→ **DOCUMENTFRAGMENT**
==============================

Op 23 september werd het academiejaar plechtig geopend met een feestelijke stoet en een lange speech van de rector. In die speech wees hij op een paar duidelijke pijnpunten die dit academiejaar en de toekomst van UGent kunnen bepalen.
Vanuit het Wintercircus in de Sint-Pietersnieuwstraat vertrok op vrijdag 23 september een processie van professoren, medewerkers en studenten richting campus Aula. Daar kwamen ze samen om, onder andere, te luisteren naar de openingsrede van rector Rik Van de Walle. In zijn speech haalde de rector zaken aan die centraal zullen staan in het beleid van UGent dit academiejaar en in de toekomst van de universiteit. Daarom zetten wij ze nog eens op een rijtje.
Avant-gardist of diep in de mainstream?
De speech begint met een inleiding tot het avant-gardisme, wat in de kunstwereld zoveel wil zeggen als controversiële, gedurfde en vernieuwende kunst. De rector beschrijft dat idee als noodzakelijk, zowel in de kunst als in de maatschappij. Hij pleit voor vernieuwen, aannames in vraag stellen en tegen de mainstream ingaan. Universiteit Gent durft volgens Van de Walle dan ook avant-gardistisch uit de hoek te komen en zou een veilige haven zijn voor vrijdenkers en dergelijke dwarsliggers.
Later in de speech stelt de rector echter dat de avant-gardistische zet van de universiteit ondertussen al breed omarmd werd. Denk bijvoorbeeld aan de aangekondigde vernieuwingsplannen waarin UGent tegen 2050 opgedeeld wordt in drie grote clusters. Studenten, actoren in de bouwsector en zelfs minister van Wonen Matthias Diependaele lijken oren te hebben naar deze plannen. Dat is natuurlijk een goede basis om die zaken te realiseren, maar je kan je dan natuurlijk wel vragen stellen bij het avant-gardistische karakter van een dergelijk breed gedragen voorstel.
"De Moor heeft zijn plicht gedaan, de Moor mag gaan." Excuseer de woordkeuze, Schiller was weinig sociaal bewust.

==============================

→ **WERKOPDRACHT**
In hoeveel clusters wordt UGent volgens het documentfragment hierboven tegen 2050 opgedeeld?

→ **OPGESLAGEN GEGEVENS**

==============================

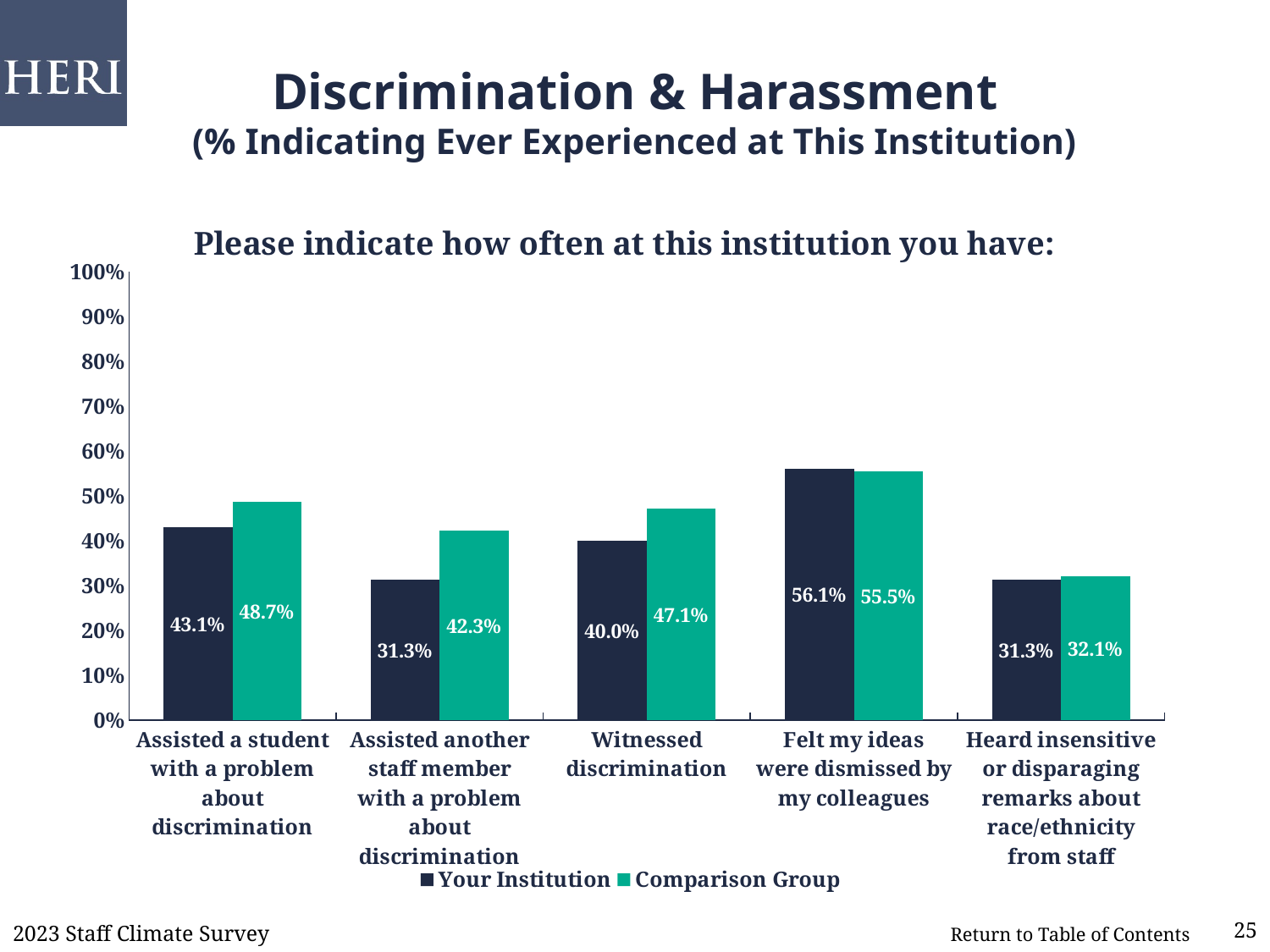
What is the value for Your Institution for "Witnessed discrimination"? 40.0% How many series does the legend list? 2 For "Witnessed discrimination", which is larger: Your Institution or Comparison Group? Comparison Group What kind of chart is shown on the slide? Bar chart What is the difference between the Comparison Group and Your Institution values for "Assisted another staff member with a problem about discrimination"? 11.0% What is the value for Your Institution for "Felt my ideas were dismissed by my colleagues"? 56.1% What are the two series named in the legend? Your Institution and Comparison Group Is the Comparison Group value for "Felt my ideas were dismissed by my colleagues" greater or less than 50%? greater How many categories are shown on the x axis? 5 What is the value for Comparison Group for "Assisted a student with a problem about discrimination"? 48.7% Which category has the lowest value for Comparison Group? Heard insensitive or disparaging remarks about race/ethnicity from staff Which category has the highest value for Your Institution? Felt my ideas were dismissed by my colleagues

==============================

→ **ANTWOORD OEFENING**
In drie grote clusters.